Letting  $$i:= a + N + m-\tau$$ , we get

 $$\displaystyle\begin{array}{rcl} & & \nabla _{a}^{\nu }f(a + N + m) {}\\ & =& \sum _{i=1}^{N+m}\frac{(i - 1-\nu )\cdots (1-\nu )(-\nu )} {i!} f(a + N + M - i) + f(a + N + M). {}\\ \end{array}$$

This shows that the ν-th order fractional difference is continuous on N − 1 < ν < N, showing (3.33) holds.

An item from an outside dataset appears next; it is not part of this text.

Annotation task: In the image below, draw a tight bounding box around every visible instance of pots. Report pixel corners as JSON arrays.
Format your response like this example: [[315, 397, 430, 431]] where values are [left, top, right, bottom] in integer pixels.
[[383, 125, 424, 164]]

Now we consider the case ν → N in order to show that (3.34) holds:

 $$\displaystyle\begin{array}{rcl} & & \lim _{\nu \rightarrow N^{-}}\nabla _{a}^{\nu }f(a + N + m) {}\\ & & \quad =\lim _{\nu \rightarrow N^{-}}\sum _{i=1}^{N+m}\frac{(i - 1-\nu )\cdots (1-\nu )(-\nu )} {i!} f(a + N + M - i) {}\\ & & \qquad +\, f(a + N + M) {}\\ & & \quad =\sum _{ i=1}^{N+m}\left (\frac{(i - 1 - N)\cdots (-N)} {i!} f(a + N + m - i)\right ) + f(a + N + m) {}\\ & & \quad =\sum _{ i=0}^{N+m}\left ((-1)^{i}\frac{(N + 1 - i)\cdots (N)} {i!} f(a + N + m - i)\right ) {}\\ & & \quad =\sum _{ i=0}^{N+m}(-1)^{i}{N\choose i}f(a + N + m - i) {}\\ & & \quad =\sum _{ i=0}^{N}(-1)^{i}{N\choose i}f(a + m + N - i) {}\\ & & \quad = \nabla ^{N}f(a + N + m). {}\\ \end{array}$$

Finally we want to show (3.35) holds. So we write

 $$\displaystyle\begin{array}{rcl} & & \lim _{\nu \rightarrow (N-1)^{+}}\nabla _{a}^{\nu }f(a + N + m) {}\\ & & \quad =\lim _{\nu \rightarrow (N-1)^{+}}\sum _{i=1}^{N+m}\frac{(i - 1-\nu )\cdots (1-\nu )(-\nu )} {i!} f(a + N + M - i) {}\\ & & \qquad +\, f(a + N + M) {}\\ & & \quad =\sum _{ i=1}^{N+m}\frac{(i - N)(i - N - 1)\cdots (1 - N)} {i!} f(a + N + m - i) {}\\ & & \qquad +\, f(a + N + m) {}\\ & & \quad =\sum _{ i=0}^{N+m}(-1)^{i}\frac{(N - i)(N + 1 - i)\cdots (N - 1)} {i!} f(a + N + m - i) {}\\ & & \quad =\sum _{ i=0}^{N+m}(-1)^{i}{N - 1\choose i}f(a + m + 1 + N - 1 - i) {}\\ & & \quad = \nabla ^{N-1}f(a + N + m). {}\\ \end{array}$$

This completes the proof. □ 

To prove various properties for the nabla fractional sums and differences it is convenient to develop the theory of the nabla Laplace transform, which we do in the next section.